Weekend Pattering for September 25th, 2015-- Prep for Banned Book Week

** It's been a quiet week around Panel Patter as we recover from our SPX and Rose City Comic Con festivities, both in person and our coverage leading up to the show.  We hope that everyone had a great time at those shows and we should be back next week to something looking like our regular publishing schedule.

** As long as it's a slow week, let's remind you of some ways that you can follow Panel Patter.

Or if you're not up on your social networks, you follow us via an RSS newsreader or even email.

** The list of Ignatz award winners is pretty great, isn't it?



** September 27th through October 2nd is Banned Book Week.  You can follow the Comic Book Legal Defence Fund to see the many ways that comics are challenged.  This year, we've seen people try to get books like Palomar and Fun Home dropped from libraries and college reading lists.  The CBLDF has even put together a book about ways to help celebrate this week and fight these calls for banning and censorship.

The theme of this year's Banned Book Week is Challenged or Banned Young Adult Fiction.  The list of books include:
  1. The Absolutely True Diary of a Part-Time Indian, by Sherman Alexie (Little, Brown Books for Young Readers)
  2. Persepolis, by Marjane Satrapi (Pantheon Books/Knopf Doubleday) 
  3. The Bluest Eye, by Toni Morrison (Holt, Rinehart, and Winston)
  4. The Kite Runner, by Khaled Hosseini (Bloomsbury Publishing) 
  5. The Perks of Being a Wallflower, by Stephen Chbosky (MTV Books/Simon & Schuster)
  6. Drama, by Raina Telgemeier (Graphix/Scholastic)
  7. Chinese Handcuffs, by Chris Crutcher (Greenwillow Books/HarperCollins) 
  8. The Giver, by Lois Lowry (HMH Books for Young Readers)
  9. The House on Mango Street, by Sandra Cisneros (Vintage/Knopf Doubleday) 
  10. Looking for Alaska, by John Green (Dutton Books/Penguin Random House)
There are two comics on this list-- Marjane Satrapi's Persepolis and Raina Telgemeier's Drama.  Both comics are about unique experiences and offer a wider view of the world than "safer" fiction could.  Drama is challenged for its LGBQT themes while Persepolis is questioned because of its profanity, violent content and religious viewpoint.  
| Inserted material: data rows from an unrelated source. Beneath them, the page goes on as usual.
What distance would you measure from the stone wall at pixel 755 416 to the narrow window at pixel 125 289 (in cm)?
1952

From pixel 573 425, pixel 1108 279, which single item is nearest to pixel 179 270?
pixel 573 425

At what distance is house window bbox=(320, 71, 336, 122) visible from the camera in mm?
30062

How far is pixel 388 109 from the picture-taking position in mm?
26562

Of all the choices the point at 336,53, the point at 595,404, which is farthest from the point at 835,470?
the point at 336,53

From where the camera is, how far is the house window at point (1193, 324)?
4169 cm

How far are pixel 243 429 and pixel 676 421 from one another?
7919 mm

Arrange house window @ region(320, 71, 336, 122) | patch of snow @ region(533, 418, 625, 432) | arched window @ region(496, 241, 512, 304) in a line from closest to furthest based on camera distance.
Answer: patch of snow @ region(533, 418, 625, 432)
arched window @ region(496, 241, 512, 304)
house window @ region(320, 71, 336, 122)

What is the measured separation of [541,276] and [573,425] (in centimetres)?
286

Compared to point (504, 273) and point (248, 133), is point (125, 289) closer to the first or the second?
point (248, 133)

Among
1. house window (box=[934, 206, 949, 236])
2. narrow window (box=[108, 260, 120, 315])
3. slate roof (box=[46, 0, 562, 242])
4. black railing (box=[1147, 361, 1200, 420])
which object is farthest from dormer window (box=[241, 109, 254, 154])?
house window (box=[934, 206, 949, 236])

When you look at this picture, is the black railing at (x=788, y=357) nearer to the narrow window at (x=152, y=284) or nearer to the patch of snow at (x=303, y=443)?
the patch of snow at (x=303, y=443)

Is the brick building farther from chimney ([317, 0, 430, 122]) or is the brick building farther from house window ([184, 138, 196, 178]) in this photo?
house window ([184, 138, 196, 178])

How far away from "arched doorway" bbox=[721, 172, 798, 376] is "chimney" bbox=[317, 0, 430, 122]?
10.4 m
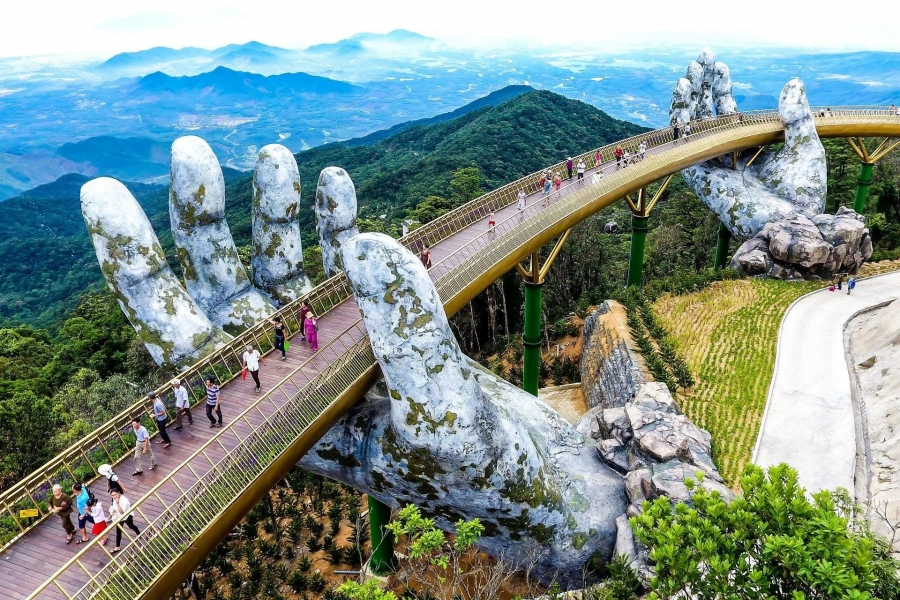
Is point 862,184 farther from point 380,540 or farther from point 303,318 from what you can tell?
point 303,318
Looking at the CBLDF Handbook, there are a number of reasons that books get challenged.  Even classic comics like Bone are listed as being challenged for a number of reasons.  

So next week, celebrate the myriad wealth of comics and go and read a banned or challenged comic.  I know some of us around here will be doing that.


** There's also a pretty cool Humble Bundle book set that's been put together for Banned Book Week that supports the CBLDF and all of the work that they do.


This bundle, as well as supporting a great cause, features some really good and diverse books.  It's worth getting if you've never read any Jim Woodring or Chester Brown.  And if you only know Jeff Lemire from his DC and Marvel work, definitely pay the bit extra to get Essex County.